Real-time tracking#
SQLiteTracker provides a powerful and flexible way to track computational (e.g., Machine Learning) experiments using an SQLite database.
This tutorial demonstrates training a small network on the Fashion MNIST dataset and tracking the training and validation metrics in real time. We would also see how you can query the tracked metrics while training is ongoing and visualize the metrics vs. epoch plots.
Create the experiment tracker#
Show code cell content
from pathlib import Path
db = Path("nn_experiments.db")
if db.exists():
db.unlink()
from sklearn_evaluation import SQLiteTracker
tracker = SQLiteTracker("nn_experiments.db")
experiment = tracker.new_experiment()
uuid = experiment.uuid
MNIST Dataset#
Fashion-MNIST is a dataset of Zalando’s article images—consisting of a training set of 60,000 examples and a test set of 10,000 examples. Each example is a 28x28 grayscale image, associated with a label from 10 classes.
import tensorflow as tf
fashion_mnist = tf.keras.datasets.fashion_mnist
(train_images, train_labels), (test_images, test_labels) = fashion_mnist.load_data()
Show code cell output
2023-04-11 16:51:39.955653: I tensorflow/core/platform/cpu_feature_guard.cc:193] This TensorFlow binary is optimized with oneAPI Deep Neural Network Library (oneDNN) to use the following CPU instructions in performance-critical operations: SSE4.1 SSE4.2 AVX AVX2 AVX512F FMA
To enable them in other operations, rebuild TensorFlow with the appropriate compiler flags.

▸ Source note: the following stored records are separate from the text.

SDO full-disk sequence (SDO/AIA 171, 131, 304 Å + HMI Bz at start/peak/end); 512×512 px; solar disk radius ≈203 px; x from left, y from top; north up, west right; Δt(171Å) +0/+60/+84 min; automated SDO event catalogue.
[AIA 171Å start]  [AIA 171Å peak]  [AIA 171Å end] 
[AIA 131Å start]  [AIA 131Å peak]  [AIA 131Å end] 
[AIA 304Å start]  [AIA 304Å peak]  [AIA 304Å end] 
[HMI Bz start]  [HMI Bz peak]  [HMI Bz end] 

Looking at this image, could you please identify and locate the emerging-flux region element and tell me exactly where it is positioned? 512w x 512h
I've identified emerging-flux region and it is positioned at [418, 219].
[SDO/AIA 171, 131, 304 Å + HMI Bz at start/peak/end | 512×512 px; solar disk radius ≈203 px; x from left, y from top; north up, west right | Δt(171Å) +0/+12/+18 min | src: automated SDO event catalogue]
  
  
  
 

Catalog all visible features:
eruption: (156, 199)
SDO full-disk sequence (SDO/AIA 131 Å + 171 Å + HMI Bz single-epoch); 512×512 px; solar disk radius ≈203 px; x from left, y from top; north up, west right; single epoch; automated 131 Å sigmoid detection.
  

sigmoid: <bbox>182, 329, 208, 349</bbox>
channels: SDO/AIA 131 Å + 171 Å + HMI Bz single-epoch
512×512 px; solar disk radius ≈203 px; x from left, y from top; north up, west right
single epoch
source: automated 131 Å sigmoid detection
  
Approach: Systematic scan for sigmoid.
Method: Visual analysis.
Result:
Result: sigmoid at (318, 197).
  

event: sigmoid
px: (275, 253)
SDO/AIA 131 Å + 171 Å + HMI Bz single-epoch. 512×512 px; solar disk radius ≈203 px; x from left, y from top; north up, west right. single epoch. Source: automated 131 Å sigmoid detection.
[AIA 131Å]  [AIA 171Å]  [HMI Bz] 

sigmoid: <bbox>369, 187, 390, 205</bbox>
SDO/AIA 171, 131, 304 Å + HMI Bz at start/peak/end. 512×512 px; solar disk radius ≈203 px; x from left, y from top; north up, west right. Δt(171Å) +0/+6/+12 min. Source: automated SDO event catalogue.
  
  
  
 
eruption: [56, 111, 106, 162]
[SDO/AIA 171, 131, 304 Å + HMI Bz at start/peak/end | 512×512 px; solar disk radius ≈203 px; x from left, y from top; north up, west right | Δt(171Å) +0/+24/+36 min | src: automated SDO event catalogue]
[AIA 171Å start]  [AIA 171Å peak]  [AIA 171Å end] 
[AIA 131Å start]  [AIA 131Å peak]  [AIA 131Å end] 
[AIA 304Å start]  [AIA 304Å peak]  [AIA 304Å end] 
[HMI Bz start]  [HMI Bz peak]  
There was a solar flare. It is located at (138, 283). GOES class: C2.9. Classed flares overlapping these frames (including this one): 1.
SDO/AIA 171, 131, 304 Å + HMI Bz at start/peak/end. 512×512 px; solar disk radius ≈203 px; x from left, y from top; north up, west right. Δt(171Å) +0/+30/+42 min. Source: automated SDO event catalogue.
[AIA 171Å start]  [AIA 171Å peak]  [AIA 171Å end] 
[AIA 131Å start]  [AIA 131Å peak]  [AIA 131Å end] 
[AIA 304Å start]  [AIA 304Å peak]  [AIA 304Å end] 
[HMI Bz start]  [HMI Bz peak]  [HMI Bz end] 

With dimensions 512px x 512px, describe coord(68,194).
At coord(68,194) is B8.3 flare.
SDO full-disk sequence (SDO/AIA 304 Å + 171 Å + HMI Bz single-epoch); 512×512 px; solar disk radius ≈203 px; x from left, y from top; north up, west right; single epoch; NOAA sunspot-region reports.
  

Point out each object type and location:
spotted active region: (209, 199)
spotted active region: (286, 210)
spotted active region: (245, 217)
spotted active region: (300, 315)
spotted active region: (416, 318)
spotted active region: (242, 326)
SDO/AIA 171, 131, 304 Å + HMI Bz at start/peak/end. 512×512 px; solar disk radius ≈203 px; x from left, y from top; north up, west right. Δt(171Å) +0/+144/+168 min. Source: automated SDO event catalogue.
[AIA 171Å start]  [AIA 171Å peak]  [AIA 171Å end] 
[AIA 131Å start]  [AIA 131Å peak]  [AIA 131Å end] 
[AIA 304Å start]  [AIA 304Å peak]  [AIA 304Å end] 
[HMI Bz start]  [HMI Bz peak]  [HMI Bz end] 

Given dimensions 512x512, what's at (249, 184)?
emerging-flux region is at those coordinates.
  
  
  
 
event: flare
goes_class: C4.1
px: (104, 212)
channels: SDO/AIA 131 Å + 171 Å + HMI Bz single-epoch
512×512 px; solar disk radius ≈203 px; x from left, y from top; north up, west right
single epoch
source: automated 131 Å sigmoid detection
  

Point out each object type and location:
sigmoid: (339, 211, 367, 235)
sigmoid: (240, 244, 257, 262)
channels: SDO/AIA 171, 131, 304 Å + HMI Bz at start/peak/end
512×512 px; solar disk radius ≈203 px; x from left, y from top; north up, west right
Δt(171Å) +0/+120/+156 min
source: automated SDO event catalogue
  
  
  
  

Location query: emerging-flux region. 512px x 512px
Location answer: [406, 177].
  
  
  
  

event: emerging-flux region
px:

Downloading data from https://storage.googleapis.com/tensorflow/tf-keras-datasets/train-labels-idx1-ubyte.gz
8192/29515 [=======>......................] - ETA: 0s
29515/29515 [==============================] - 0s 1us/step
Downloading data from https://storage.googleapis.com/tensorflow/tf-keras-datasets/train-images-idx3-ubyte.gz
8192/26421880 [..............................] - ETA: 0s
131072/26421880 [..............................] - ETA: 10s
1024000/26421880 [>.............................] - ETA: 2s
5128192/26421880 [====>.........................] - ETA: 0s
8396800/26421880 [========>.....................] - ETA: 0s
12599296/26421880 [=============>................] - ETA: 0s
16785408/26421880 [==================>...........] - ETA: 0s
21209088/26421880 [=======================>......] - ETA: 0s
25829376/26421880 [============================>.] - ETA: 0s
26421880/26421880 [==============================] - 0s 0us/step
Downloading data from https://storage.googleapis.com/tensorflow/tf-keras-datasets/t10k-labels-idx1-ubyte.gz
5148/5148 [==============================] - 0s 0us/step
Downloading data from https://storage.googleapis.com/tensorflow/tf-keras-datasets/t10k-images-idx3-ubyte.gz
8192/4422102 [..............................] - ETA: 0s
131072/4422102 [..............................] - ETA: 1s
1015808/4422102 [=====>........................] - ETA: 0s
4422102/4422102 [==============================] - 0s 0us/step
# create a validation set
from sklearn.model_selection import train_test_split
train_images, val_images, train_labels, val_labels = train_test_split(
train_images, train_labels, test_size=0.2
)
# Inspect an image in the dataset (Pixel values fall in the range 0-255)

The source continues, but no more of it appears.